[Task directions]
Give the lines below again exactly, starting with the line that holds "un sentimiento de" and going on through the line that holds "envidia. Eso lo".

[Saved data entries]
* * * * * * *
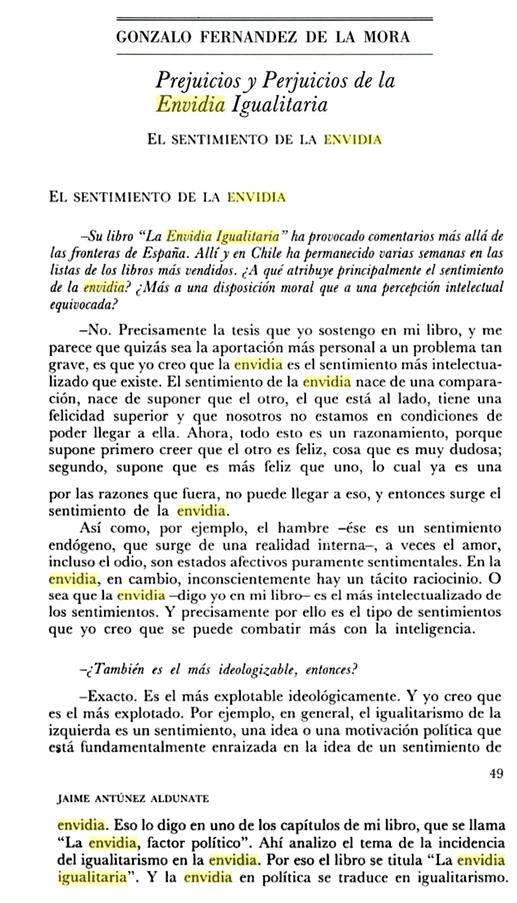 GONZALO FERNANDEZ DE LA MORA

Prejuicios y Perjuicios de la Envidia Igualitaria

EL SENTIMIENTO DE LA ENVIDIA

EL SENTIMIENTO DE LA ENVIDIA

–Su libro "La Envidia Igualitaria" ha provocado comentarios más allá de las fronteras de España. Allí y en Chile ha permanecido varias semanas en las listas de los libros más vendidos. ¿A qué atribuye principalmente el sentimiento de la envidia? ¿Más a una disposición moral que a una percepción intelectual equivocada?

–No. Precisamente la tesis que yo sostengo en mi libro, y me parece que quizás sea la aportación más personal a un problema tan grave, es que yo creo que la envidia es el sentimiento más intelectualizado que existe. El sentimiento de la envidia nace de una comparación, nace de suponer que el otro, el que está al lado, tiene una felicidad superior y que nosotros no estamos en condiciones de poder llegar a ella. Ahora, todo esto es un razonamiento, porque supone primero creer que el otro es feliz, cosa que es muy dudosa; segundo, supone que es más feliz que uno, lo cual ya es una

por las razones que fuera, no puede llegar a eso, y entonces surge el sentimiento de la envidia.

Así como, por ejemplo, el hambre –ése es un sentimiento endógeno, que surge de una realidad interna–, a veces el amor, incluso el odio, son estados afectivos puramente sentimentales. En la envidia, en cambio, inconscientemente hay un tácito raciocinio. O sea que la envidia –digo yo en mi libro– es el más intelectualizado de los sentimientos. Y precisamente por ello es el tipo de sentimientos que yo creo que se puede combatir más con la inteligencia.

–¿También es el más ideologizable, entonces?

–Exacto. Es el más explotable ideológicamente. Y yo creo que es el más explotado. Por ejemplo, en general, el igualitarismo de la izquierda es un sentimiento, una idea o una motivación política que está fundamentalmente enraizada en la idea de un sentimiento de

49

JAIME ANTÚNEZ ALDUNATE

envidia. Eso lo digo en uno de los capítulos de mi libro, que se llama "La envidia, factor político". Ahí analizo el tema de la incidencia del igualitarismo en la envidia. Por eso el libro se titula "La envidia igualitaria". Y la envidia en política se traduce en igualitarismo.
* * * * * * *
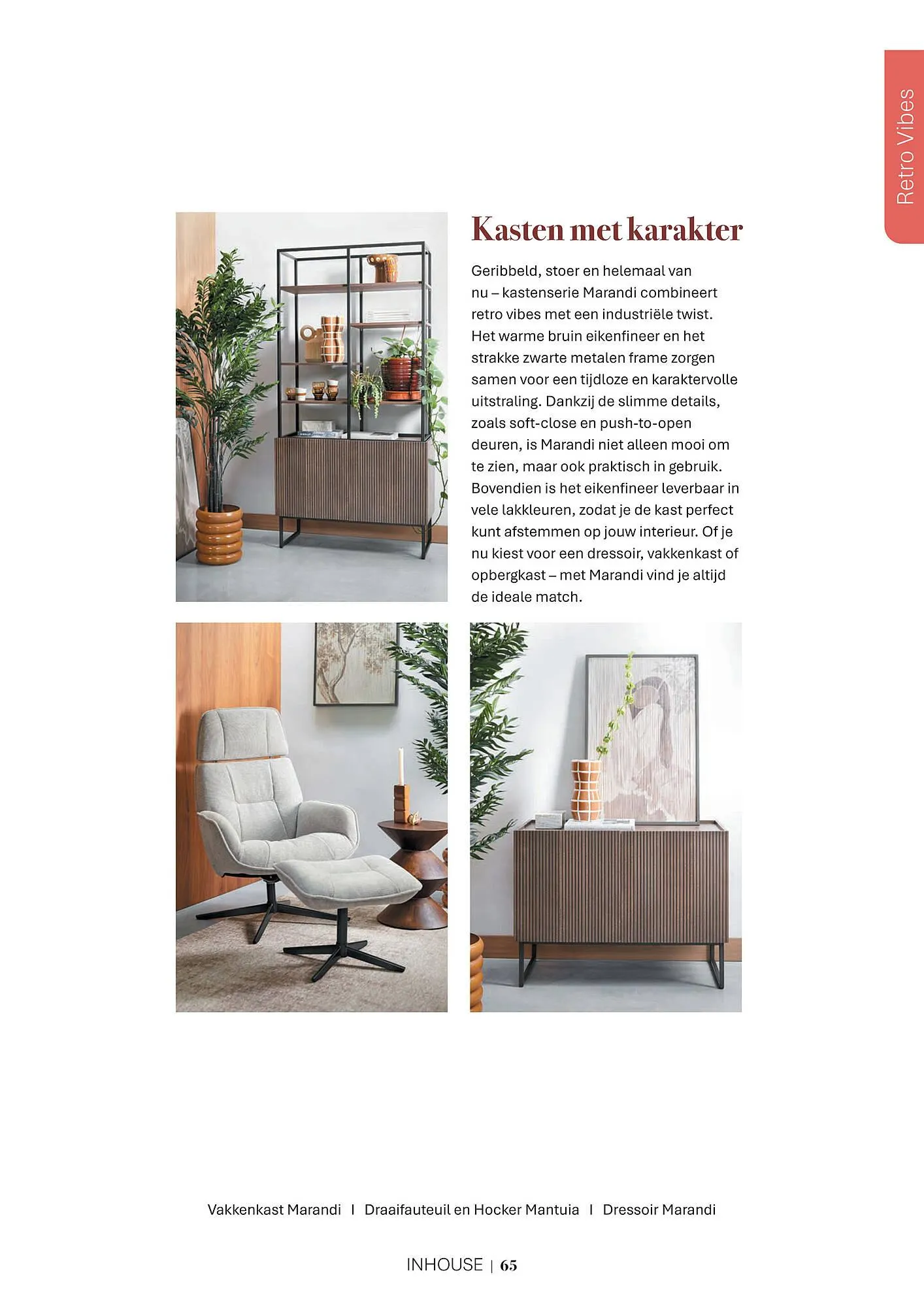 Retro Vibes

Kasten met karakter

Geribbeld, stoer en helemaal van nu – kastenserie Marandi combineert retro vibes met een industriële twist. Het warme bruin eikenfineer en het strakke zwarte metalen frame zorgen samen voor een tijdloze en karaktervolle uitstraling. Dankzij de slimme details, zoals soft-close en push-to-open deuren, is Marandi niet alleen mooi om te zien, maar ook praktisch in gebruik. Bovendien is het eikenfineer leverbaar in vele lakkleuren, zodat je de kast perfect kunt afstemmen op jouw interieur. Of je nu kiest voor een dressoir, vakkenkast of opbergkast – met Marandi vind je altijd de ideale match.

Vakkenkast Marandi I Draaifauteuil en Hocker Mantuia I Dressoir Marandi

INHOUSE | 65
* * * * * * *
[Response below]
–Exacto. Es el más explotable ideológicamente. Y yo creo que es el más explotado. Por ejemplo, en general, el igualitarismo de la izquierda es un sentimiento, una idea o una motivación política que está fundamentalmente enraizada en la idea de un sentimiento de

49

JAIME ANTÚNEZ ALDUNATE

envidia. Eso lo digo en uno de los capítulos de mi libro, que se llama "La envidia, factor político". Ahí analizo el tema de la incidencia del igualitarismo en la envidia. Por eso el libro se titula "La envidia igualitaria". Y la envidia en política se traduce en igualitarismo.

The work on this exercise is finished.